Stored data entries
------------
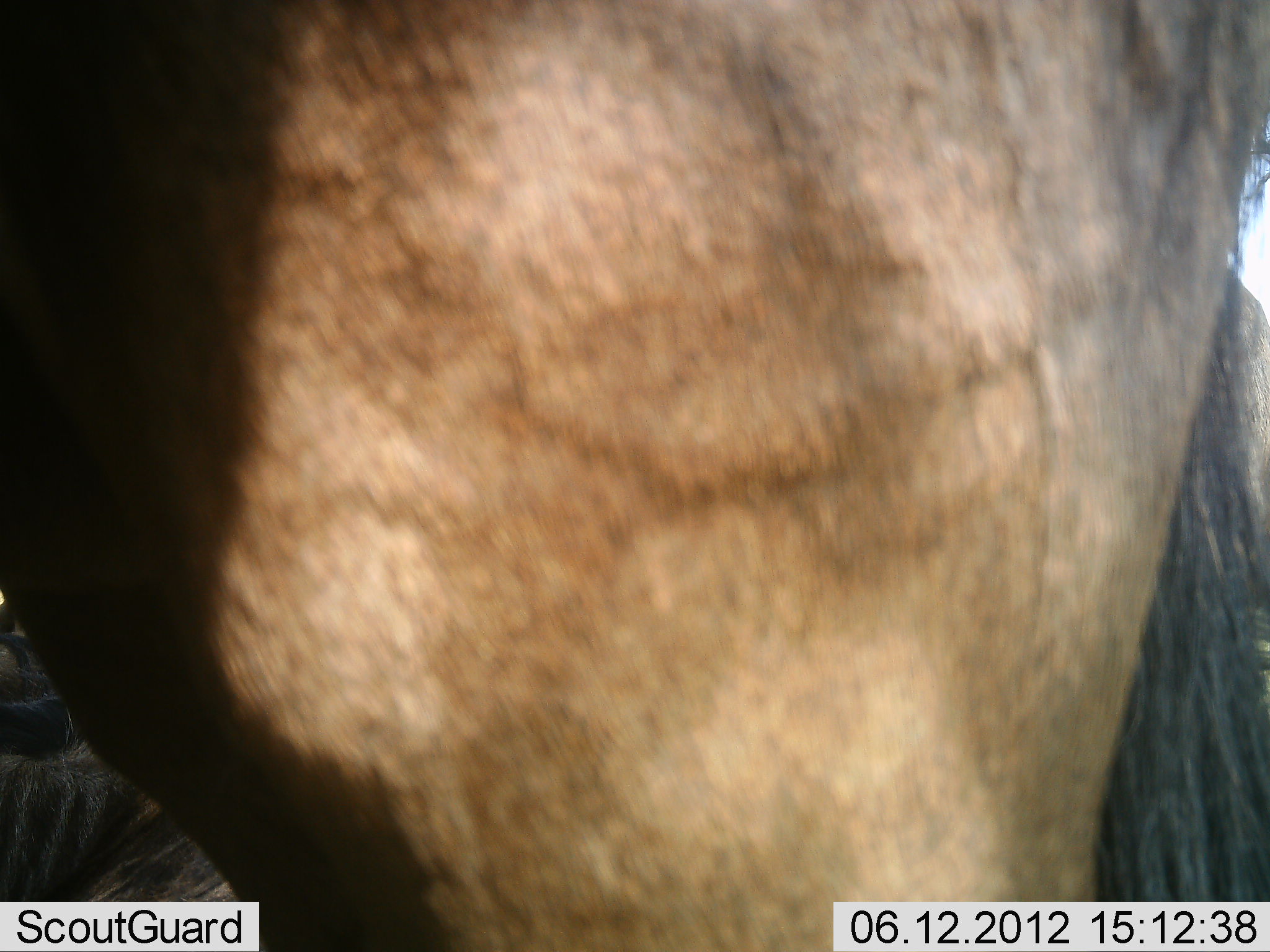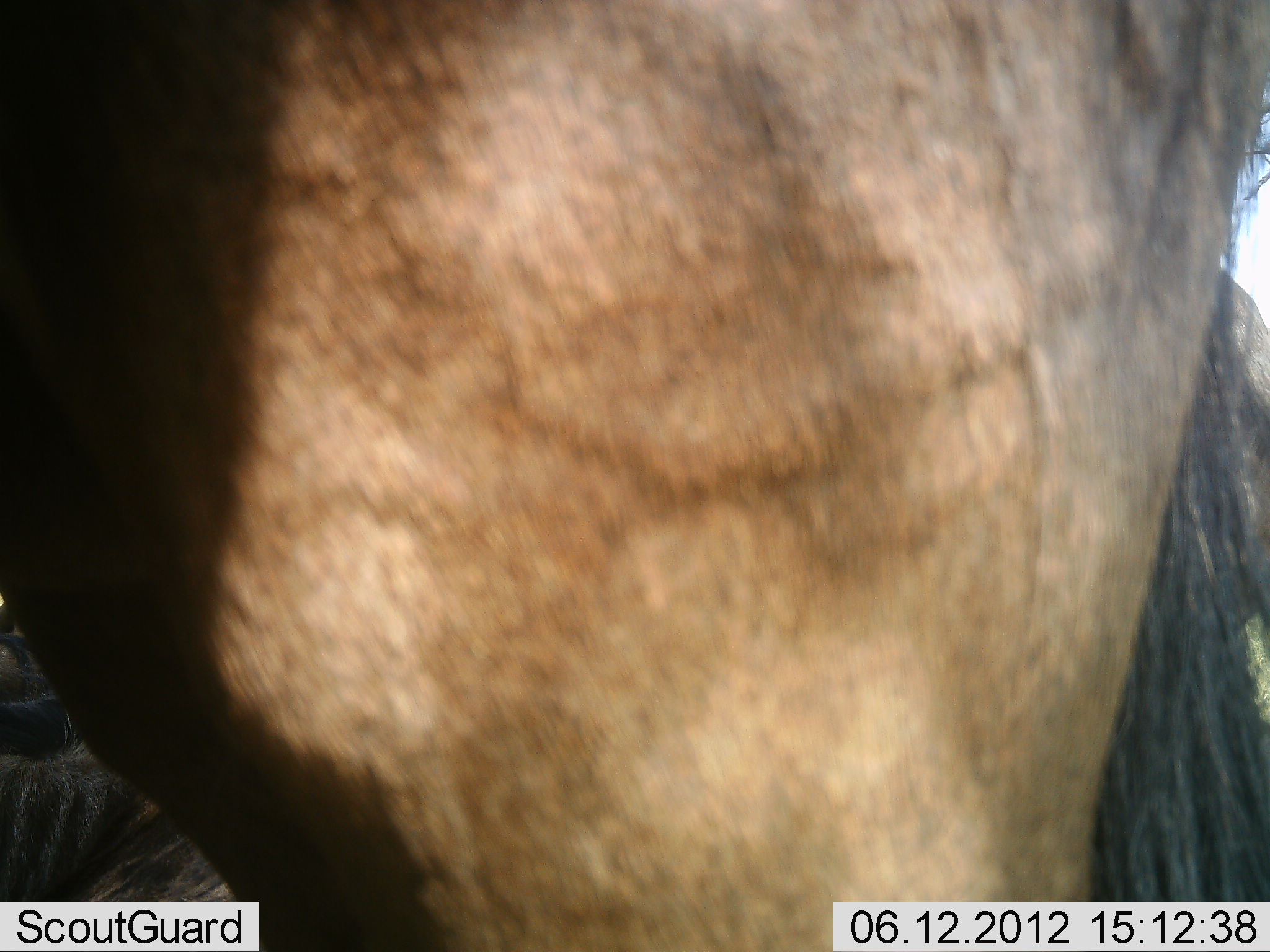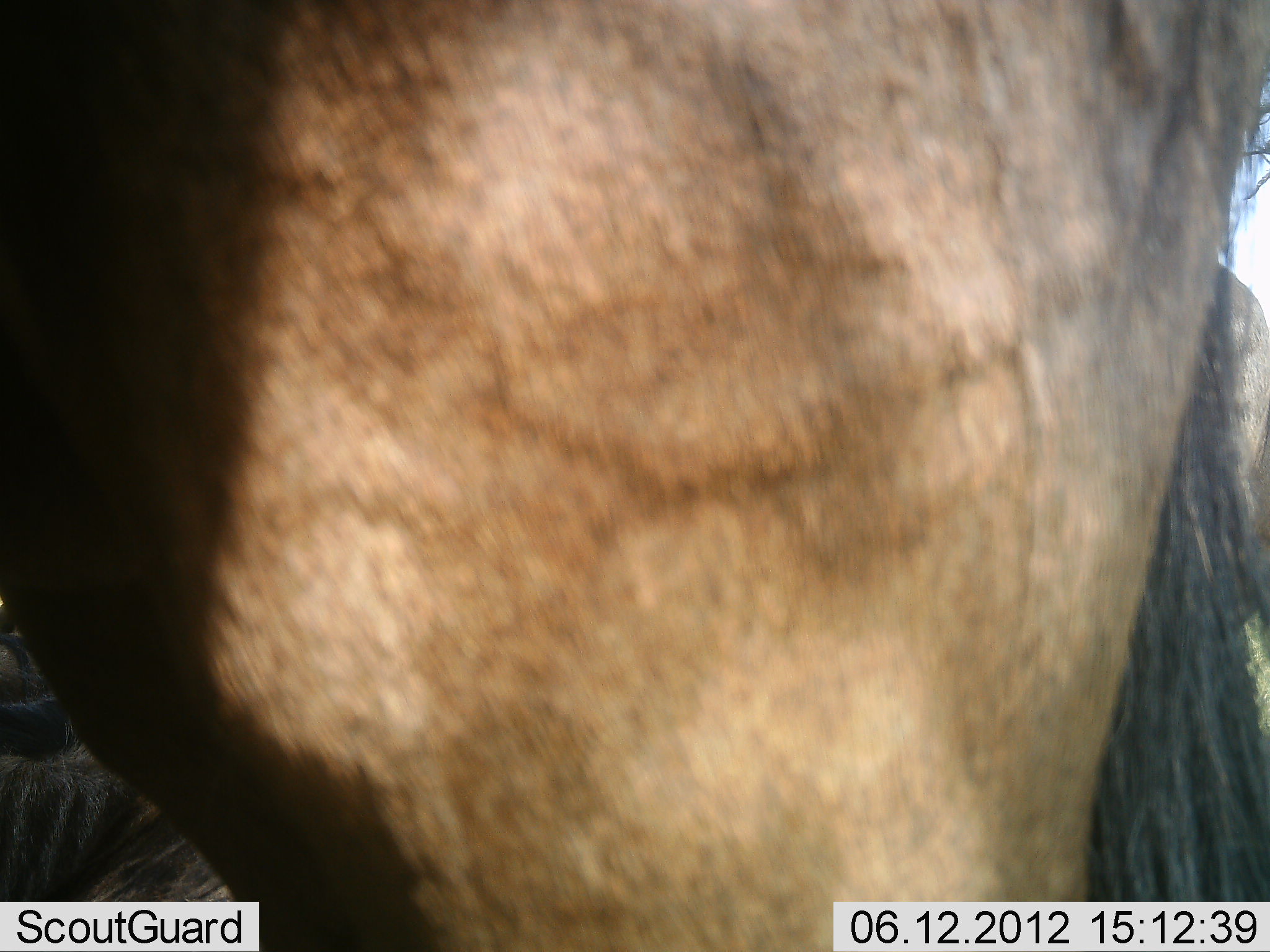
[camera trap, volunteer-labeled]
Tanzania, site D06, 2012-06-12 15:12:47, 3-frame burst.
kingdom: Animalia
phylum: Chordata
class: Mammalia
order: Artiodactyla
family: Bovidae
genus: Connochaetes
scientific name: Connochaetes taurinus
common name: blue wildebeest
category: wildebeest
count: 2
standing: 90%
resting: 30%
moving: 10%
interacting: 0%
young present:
------------
**INSTRUCTIONS TO FOLLOW**
Print the data once more without any change, skipping each picture.

**WRITTEN SOLUTION**
[camera trap, volunteer-labeled]
Tanzania, site D06, 2012-06-12 15:12:47, 3-frame burst.
kingdom: Animalia
phylum: Chordata
class: Mammalia
order: Artiodactyla
family: Bovidae
genus: Connochaetes
scientific name: Connochaetes taurinus
common name: blue wildebeest
category: wildebeest
count: 2
standing: 90%
resting: 30%
moving: 10%
interacting: 0%
young present:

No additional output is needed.